> Texto:

----

Há uma nítida leitura intergeracional nos relatos de famílias atingidas pelas tragédias da inundação e do deslizamento de terras. Esta população sabe que sua avó viveu em “área de risco”, que sua mãe vive em “área de risco” e que, provavelmente, seus descendentes darão seguimento à mesma característica. Este passa a ser, então, mais um elemento a administrar no cotidiano. Não necessariamente naturalizado, o risco ambiental passa a ser objeto de uma inaudita e sofisticada luta contra as remoções, pelo emprego de tecnologias populares de drenagem, traçado viário, contenção de encostas e implantação de edificações. Esta luta é, também, discursiva; moradores pobres atingidos eventualmente subdimensionam os impactos destes eventos para evitar a remoção, sempre forçada, e passar 15 dias em um ginásio, ganhando um colchão, uma cesta básica, um cobertor e um botijão de gás e, em seguida, ter de procurar um local previsivelmente idêntico, inclusive no risco, para morar.

Terras ainda situadas em uma espécie de limbo imobiliário são, portanto, ocupadas, como no caso de áreas de proteção ou suscetibilidade ambiental, ou terras sujeitas a descarte irregular de resíduos, como relata Ermínia Maricato, professora da Universidade de São Paulo (USP). A favela, portanto, e todas as suas variantes de moradia precária, revelam-se autênticas estratégias de sobrevivência em uma economia capitalista periférica que tolera e incentiva o não-atendimento dos direitos em nome da manutenção da taxa de acumulação e da concentração de benefícios, como já teorizou seu colega Lúcio Kowarick.

----

> Bloco de dados:
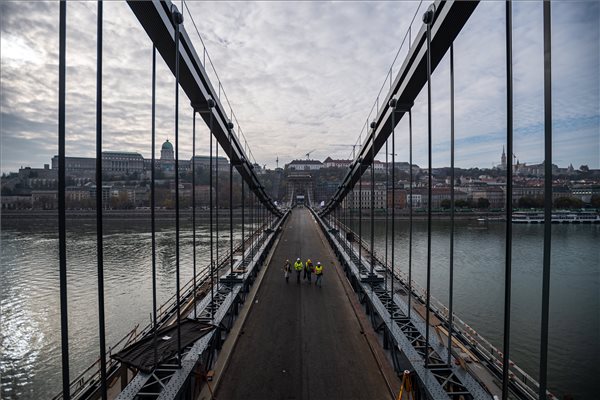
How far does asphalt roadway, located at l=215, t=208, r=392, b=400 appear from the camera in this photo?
20.5 feet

----

> Instruções de trabalho:
(A) Imprima, do texto sobre moradia em áreas de risco, o trecho que se inicia nas palavras com "Terras ainda situadas" e se encerra em "colega Lúcio Kowarick.".
(B) No texto sobre moradia em áreas de risco, que itens os moradores removidos recebem durante os 15 dias no ginásio?

> Respostas:
(A)
Terras ainda situadas em uma espécie de limbo imobiliário são, portanto, ocupadas, como no caso de áreas de proteção ou suscetibilidade ambiental, ou terras sujeitas a descarte irregular de resíduos, como relata Ermínia Maricato, professora da Universidade de São Paulo (USP). A favela, portanto, e todas as suas variantes de moradia precária, revelam-se autênticas estratégias de sobrevivência em uma economia capitalista periférica que tolera e incentiva o não-atendimento dos direitos em nome da manutenção da taxa de acumulação e da concentração de benefícios, como já teorizou seu colega Lúcio Kowarick.

(B) Um colchão, uma cesta básica, um cobertor e um botijão de gás.